EXERCISE DIRECTIONS: Omit the pictures. Print each entry below exactly.

GIVEN DATA:
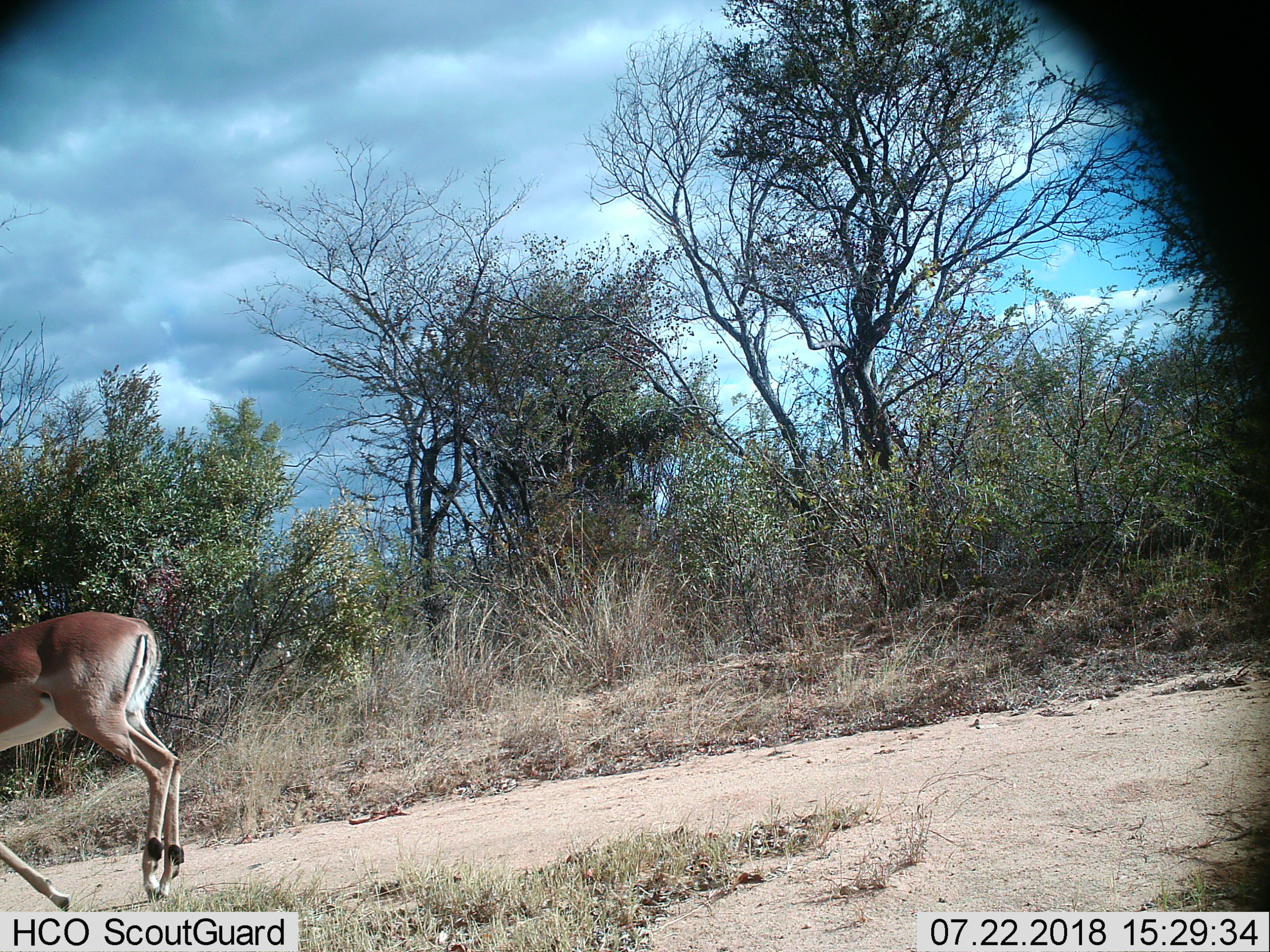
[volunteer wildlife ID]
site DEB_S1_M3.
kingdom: Animalia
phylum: Chordata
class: Mammalia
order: Artiodactyla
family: Bovidae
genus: Aepyceros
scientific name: Aepyceros melampus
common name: impala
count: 1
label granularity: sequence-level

TASK RESPONSE:
[volunteer wildlife ID]
site DEB_S1_M3.
kingdom: Animalia
phylum: Chordata
class: Mammalia
order: Artiodactyla
family: Bovidae
genus: Aepyceros
scientific name: Aepyceros melampus
common name: impala
count: 1
label granularity: sequence-level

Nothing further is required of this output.